Set problem: Lay out every line of the listing below as a numbered list, skipping blank lines and leaving the pictures out.

[Spatial relation data]

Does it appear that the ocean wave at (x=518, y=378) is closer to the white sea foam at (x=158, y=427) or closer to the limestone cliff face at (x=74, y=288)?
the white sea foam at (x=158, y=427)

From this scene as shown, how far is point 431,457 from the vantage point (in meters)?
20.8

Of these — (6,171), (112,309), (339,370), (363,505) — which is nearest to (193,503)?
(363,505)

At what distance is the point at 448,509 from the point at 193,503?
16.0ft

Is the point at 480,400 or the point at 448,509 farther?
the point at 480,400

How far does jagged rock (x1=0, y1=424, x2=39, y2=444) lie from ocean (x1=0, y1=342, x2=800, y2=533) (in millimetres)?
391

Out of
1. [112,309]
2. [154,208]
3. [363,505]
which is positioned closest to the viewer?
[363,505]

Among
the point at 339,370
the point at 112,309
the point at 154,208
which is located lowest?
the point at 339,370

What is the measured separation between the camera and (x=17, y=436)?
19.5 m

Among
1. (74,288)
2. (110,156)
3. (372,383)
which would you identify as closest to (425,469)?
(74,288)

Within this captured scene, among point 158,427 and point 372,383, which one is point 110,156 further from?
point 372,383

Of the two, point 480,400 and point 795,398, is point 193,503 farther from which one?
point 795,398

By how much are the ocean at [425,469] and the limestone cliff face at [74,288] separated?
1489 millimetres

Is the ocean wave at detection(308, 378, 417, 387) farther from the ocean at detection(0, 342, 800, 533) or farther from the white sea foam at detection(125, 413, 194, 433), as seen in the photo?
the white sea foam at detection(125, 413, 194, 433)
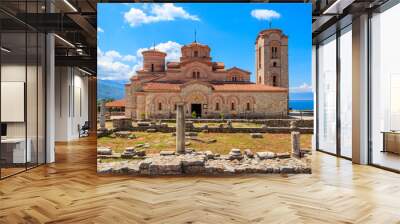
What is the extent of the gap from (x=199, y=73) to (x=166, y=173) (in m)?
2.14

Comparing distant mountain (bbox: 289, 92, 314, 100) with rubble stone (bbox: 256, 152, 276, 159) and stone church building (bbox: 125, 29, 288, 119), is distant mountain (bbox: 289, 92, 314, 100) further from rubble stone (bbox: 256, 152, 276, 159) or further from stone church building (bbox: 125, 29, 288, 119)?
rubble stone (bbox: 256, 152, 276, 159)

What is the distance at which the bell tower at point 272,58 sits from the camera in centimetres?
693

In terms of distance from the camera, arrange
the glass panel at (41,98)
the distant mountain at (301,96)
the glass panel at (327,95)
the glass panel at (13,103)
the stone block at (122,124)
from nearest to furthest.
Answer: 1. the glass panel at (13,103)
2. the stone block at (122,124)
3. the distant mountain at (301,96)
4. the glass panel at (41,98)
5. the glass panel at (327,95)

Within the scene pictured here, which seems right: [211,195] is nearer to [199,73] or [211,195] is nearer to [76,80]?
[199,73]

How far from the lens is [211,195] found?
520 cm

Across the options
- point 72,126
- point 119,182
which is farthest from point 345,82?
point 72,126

Written response:
1. Does it appear that the ocean wave at (x=518, y=378) is closer to the white sea foam at (x=158, y=427) or closer to the limestone cliff face at (x=74, y=288)?
2. the white sea foam at (x=158, y=427)
3. From this scene as shown, how far is point 431,457 from the vantage point (in meters)?
4. 20.8
5. Of these — (6,171), (112,309), (339,370), (363,505) — which is nearest to (193,503)?
6. (363,505)
7. At what distance is the point at 448,509 from the point at 193,503?
8. 16.0ft
9. Is the point at 480,400 or the point at 448,509 farther?
10. the point at 480,400
11. How far does jagged rock (x1=0, y1=424, x2=39, y2=444) lie from ocean (x1=0, y1=342, x2=800, y2=533) (in millimetres)?
12. 391
13. Out of
14. 1. [112,309]
15. 2. [154,208]
16. 3. [363,505]
17. which is positioned closest to the viewer?
18. [363,505]
19. Among
20. the point at 339,370
21. the point at 112,309
22. the point at 154,208
23. which is located lowest?
24. the point at 339,370
25. What is the measured separation between the camera and (x=17, y=436)?
26. 19.5 m
27. Among
28. 1. (74,288)
29. 2. (110,156)
30. 3. (372,383)
31. which would you identify as closest to (425,469)?
32. (74,288)
33. Within this captured scene, among point 158,427 and point 372,383, which one is point 110,156 further from?
34. point 372,383
35. Of the two, point 480,400 and point 795,398, is point 193,503 farther from which one?
36. point 795,398
37. By how much are the ocean at [425,469] and the limestone cliff face at [74,288] separated?
38. 1489 millimetres
39. Is the ocean wave at detection(308, 378, 417, 387) farther from the ocean at detection(0, 342, 800, 533) or farther from the white sea foam at detection(125, 413, 194, 433), as seen in the photo?
40. the white sea foam at detection(125, 413, 194, 433)
41. What is the extent of the gap from (x=199, y=73) to (x=166, y=173) (in m)?
42. 2.14
43. Comparing distant mountain (bbox: 289, 92, 314, 100) with rubble stone (bbox: 256, 152, 276, 159) and stone church building (bbox: 125, 29, 288, 119), is distant mountain (bbox: 289, 92, 314, 100) further from rubble stone (bbox: 256, 152, 276, 159) or further from stone church building (bbox: 125, 29, 288, 119)?
44. rubble stone (bbox: 256, 152, 276, 159)
45. What is the distance at which the bell tower at point 272,58 sits from the camera in centimetres?
46. 693
47. In terms of distance from the camera, arrange
48. the glass panel at (41,98)
49. the distant mountain at (301,96)
50. the glass panel at (327,95)
51. the glass panel at (13,103)
52. the stone block at (122,124)
53. from nearest to furthest.
54. Answer: 1. the glass panel at (13,103)
55. 2. the stone block at (122,124)
56. 3. the distant mountain at (301,96)
57. 4. the glass panel at (41,98)
58. 5. the glass panel at (327,95)
59. Within the scene pictured here, which seems right: [211,195] is nearer to [199,73] or [211,195] is nearer to [76,80]?
60. [199,73]
61. How far from the lens is [211,195] found?
62. 520 cm
63. Across the options
64. - point 72,126
65. - point 119,182
66. which is farthest from point 345,82?
67. point 72,126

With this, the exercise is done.